→ MATERIALS PROVIDED:
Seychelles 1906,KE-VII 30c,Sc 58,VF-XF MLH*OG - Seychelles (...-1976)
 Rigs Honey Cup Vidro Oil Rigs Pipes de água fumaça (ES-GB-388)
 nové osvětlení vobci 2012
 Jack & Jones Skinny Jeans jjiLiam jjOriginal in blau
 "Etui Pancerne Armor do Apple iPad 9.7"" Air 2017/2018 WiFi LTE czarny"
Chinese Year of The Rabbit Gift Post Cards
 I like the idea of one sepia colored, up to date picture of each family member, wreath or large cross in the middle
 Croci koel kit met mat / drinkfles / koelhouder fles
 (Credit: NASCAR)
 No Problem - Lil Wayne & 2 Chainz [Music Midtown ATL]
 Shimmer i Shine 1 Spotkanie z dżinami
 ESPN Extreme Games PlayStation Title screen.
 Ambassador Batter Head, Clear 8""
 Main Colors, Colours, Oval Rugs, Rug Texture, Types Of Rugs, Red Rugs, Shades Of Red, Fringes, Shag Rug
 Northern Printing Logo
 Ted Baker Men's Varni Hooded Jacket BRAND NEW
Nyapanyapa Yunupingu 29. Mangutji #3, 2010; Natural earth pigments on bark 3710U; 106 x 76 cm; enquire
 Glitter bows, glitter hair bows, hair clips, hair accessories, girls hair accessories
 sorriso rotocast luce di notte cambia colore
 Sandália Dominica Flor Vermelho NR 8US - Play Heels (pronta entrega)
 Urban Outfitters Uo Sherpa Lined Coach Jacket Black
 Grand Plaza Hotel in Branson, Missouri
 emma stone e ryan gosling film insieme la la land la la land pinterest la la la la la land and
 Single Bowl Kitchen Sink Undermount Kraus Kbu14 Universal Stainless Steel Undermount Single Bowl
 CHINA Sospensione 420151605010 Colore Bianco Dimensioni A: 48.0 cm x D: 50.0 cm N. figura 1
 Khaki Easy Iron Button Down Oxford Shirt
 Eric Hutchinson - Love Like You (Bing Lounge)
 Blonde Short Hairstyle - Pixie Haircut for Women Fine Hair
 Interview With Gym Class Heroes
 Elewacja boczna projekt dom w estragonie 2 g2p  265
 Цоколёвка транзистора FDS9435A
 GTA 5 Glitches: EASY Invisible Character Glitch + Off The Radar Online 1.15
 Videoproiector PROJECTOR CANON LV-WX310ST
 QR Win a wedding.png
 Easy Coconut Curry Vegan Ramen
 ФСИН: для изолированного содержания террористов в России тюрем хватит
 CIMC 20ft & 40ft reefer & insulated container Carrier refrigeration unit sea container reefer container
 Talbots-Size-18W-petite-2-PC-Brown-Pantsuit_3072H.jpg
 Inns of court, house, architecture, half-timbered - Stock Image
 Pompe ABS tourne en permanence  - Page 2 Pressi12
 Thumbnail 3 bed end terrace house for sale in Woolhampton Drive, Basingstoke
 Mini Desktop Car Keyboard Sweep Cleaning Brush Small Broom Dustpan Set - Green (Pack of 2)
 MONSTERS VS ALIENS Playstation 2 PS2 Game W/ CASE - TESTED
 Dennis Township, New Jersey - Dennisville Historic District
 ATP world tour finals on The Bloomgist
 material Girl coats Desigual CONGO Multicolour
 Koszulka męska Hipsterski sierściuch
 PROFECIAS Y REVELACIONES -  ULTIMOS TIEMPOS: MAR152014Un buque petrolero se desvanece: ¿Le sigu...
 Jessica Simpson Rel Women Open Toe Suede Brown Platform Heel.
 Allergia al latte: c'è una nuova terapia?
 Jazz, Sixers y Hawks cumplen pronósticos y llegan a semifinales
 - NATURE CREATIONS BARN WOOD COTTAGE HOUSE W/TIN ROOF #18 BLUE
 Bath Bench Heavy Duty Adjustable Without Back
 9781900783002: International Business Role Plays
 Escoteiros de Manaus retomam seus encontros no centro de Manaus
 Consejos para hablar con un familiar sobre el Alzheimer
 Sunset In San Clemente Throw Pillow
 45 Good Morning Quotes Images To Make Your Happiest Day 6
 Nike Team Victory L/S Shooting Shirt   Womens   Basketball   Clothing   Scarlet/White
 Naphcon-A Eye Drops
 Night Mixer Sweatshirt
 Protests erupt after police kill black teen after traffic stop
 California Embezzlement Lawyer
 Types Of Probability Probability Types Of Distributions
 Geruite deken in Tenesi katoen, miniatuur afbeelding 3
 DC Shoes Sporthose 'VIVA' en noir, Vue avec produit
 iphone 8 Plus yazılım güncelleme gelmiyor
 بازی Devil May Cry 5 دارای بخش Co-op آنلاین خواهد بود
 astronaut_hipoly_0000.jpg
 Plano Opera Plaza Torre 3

→ WHAT THE TASK REQUIRES:
What lines above contain "Plaza"? Copy them out.

→ SOLUTION FOR THIS PROBLEM:
 Grand Plaza Hotel in Branson, Missouri
 Plano Opera Plaza Torre 3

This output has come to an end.